I’m confused about the steps to go from a simple linear regression to logistic regression.

If we have a dataset consisting of a column of x values and a column of y values (the values we want to predict), then we can run a simple linear regression to get a predictive model such that y_pred = B1x + c, where B1 is the coefficient for our inputs, x, and c is the intercept of the line.

Now let’s say y is categorical such that it is either 1 or 0. 1 if event occurs, and 0 of it does not. Many of the videos I’ve watched tell me to think of y_pred as a probability even though it’s not. If we think of it as a probability it makes no sense because, assuming the regression line has positive slope, for very large values of x we get y_pred values which can go to infinity. Also for small values of x, depending on the regression line, may have negative predicted values. Both of those are not a way to think about probabilities so we throw linear regression out and try something else.
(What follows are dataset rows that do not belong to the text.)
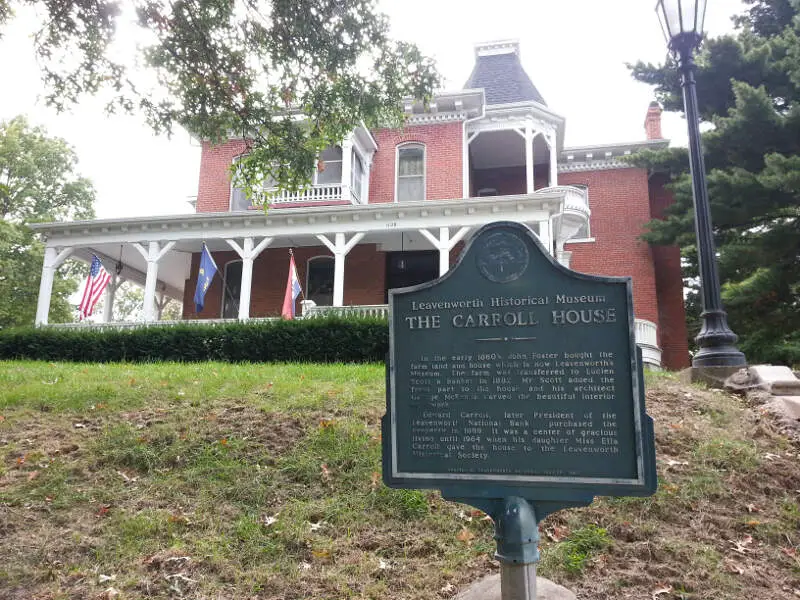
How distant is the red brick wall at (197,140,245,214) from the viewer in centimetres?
2100

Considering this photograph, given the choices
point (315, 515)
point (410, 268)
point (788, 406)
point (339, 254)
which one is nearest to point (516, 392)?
point (315, 515)

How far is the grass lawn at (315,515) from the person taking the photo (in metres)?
4.28

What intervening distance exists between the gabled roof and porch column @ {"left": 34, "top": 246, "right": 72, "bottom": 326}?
50.1ft

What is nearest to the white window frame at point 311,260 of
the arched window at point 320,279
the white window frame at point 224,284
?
the arched window at point 320,279

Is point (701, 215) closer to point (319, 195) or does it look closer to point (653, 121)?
point (319, 195)

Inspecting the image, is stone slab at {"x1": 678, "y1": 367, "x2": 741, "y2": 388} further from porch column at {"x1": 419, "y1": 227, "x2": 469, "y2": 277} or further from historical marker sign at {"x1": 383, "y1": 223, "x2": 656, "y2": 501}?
porch column at {"x1": 419, "y1": 227, "x2": 469, "y2": 277}

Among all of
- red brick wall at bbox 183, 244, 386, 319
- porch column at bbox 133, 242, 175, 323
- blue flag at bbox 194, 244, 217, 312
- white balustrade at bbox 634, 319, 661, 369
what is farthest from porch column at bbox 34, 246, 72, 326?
white balustrade at bbox 634, 319, 661, 369

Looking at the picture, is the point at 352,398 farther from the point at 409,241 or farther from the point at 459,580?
the point at 409,241

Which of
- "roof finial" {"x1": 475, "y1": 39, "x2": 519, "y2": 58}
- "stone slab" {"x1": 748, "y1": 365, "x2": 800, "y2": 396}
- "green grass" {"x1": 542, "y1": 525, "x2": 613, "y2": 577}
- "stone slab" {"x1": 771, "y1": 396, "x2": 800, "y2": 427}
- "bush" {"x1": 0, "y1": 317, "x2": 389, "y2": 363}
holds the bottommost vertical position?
"green grass" {"x1": 542, "y1": 525, "x2": 613, "y2": 577}

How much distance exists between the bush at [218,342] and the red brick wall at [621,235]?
10.5m

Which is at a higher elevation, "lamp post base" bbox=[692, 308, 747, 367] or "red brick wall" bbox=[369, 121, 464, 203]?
"red brick wall" bbox=[369, 121, 464, 203]

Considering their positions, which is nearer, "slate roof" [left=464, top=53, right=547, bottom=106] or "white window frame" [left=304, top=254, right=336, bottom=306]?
"white window frame" [left=304, top=254, right=336, bottom=306]

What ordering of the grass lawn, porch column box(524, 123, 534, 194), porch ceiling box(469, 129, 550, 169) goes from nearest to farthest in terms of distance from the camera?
the grass lawn
porch column box(524, 123, 534, 194)
porch ceiling box(469, 129, 550, 169)

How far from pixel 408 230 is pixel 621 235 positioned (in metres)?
8.65
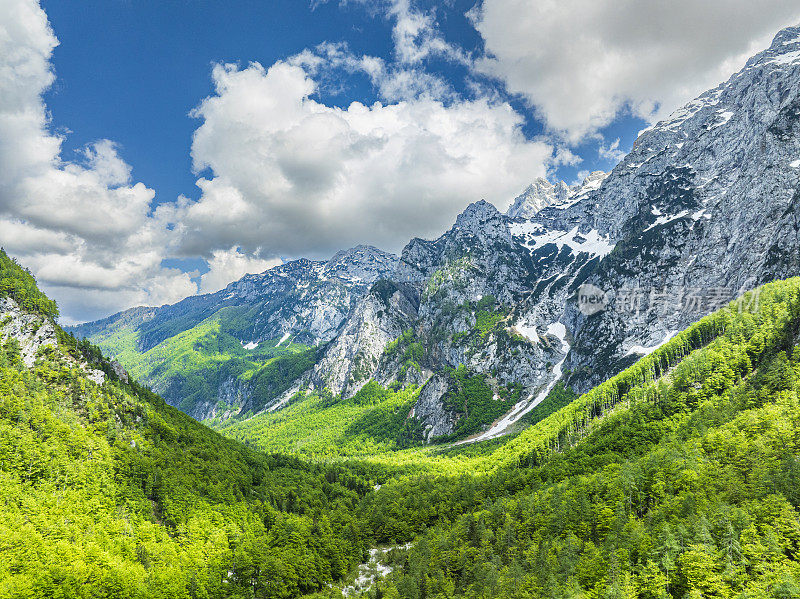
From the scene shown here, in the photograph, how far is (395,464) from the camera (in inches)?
7003

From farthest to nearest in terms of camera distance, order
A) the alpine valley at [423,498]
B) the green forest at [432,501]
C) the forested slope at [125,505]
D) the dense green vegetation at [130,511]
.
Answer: the forested slope at [125,505], the dense green vegetation at [130,511], the alpine valley at [423,498], the green forest at [432,501]

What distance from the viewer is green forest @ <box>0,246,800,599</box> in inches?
2020

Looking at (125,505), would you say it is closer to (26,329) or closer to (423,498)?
(26,329)

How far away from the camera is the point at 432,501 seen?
113 meters

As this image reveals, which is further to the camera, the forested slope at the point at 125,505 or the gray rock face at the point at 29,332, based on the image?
the gray rock face at the point at 29,332

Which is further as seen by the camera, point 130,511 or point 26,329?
point 26,329

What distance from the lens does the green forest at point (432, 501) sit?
51.3 metres

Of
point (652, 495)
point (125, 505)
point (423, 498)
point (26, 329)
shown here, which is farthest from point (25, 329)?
point (652, 495)

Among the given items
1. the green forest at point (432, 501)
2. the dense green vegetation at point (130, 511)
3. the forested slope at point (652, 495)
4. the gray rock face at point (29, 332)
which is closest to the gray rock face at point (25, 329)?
the gray rock face at point (29, 332)

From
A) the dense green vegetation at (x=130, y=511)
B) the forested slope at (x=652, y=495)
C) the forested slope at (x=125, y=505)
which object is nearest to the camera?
the forested slope at (x=652, y=495)

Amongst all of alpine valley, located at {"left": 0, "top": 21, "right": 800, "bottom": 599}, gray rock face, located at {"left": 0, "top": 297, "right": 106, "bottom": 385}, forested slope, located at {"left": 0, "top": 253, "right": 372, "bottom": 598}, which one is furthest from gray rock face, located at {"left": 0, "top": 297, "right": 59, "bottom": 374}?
forested slope, located at {"left": 0, "top": 253, "right": 372, "bottom": 598}

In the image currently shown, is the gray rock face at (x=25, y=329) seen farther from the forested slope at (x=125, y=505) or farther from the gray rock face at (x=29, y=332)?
the forested slope at (x=125, y=505)

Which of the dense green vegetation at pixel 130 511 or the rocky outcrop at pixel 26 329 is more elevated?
the rocky outcrop at pixel 26 329

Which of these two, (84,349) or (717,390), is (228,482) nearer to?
(84,349)
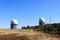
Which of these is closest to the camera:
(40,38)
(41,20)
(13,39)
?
(13,39)

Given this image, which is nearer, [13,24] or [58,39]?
[58,39]

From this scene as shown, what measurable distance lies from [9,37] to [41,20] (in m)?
27.3

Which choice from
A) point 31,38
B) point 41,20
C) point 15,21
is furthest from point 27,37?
point 41,20

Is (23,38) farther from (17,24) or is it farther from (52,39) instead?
(17,24)

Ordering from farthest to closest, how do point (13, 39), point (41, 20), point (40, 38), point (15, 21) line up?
point (41, 20)
point (15, 21)
point (40, 38)
point (13, 39)

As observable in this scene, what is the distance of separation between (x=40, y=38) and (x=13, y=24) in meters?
21.0

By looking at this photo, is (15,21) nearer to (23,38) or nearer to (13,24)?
(13,24)

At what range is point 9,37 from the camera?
21703 mm

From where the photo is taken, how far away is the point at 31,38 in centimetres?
2192

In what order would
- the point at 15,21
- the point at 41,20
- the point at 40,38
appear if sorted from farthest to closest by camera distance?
the point at 41,20 → the point at 15,21 → the point at 40,38

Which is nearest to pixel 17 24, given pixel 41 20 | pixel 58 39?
pixel 41 20

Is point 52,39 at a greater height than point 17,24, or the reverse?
point 17,24

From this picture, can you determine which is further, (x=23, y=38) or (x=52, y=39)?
(x=52, y=39)

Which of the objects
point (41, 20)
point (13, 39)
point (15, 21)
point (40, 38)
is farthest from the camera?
point (41, 20)
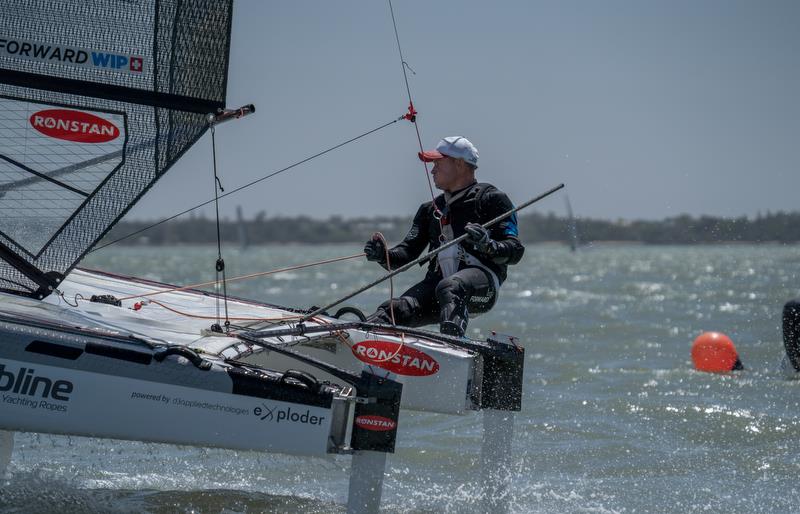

As a next step, they say to start calling y_pred “z” and think of a function that can take in the z values we got from our linear regression output and map them to values between 0 and 1. A sigmoid does this well and is described as P = 1/(1+e^(-z)). If we now make a new column of data, P, using all our z values, then we now have a column of data that tells us the probability of a 1 or 0 based on the independent variable. But to fit the data better we think of P = (1/e^(-z)) as ln(p/(p-1)) = z, as they are equivalent. Then we perform something called maximum likelihood estimation to get a new coefficient for x and c so the curve fits the data better.

I think my confusion is this: why do we care about log odds? Why not just pass z through the sigmoid, fit it, and use that to get probabilities for varying x values? Am I just so lost that I’m going in circles with misunderstandings?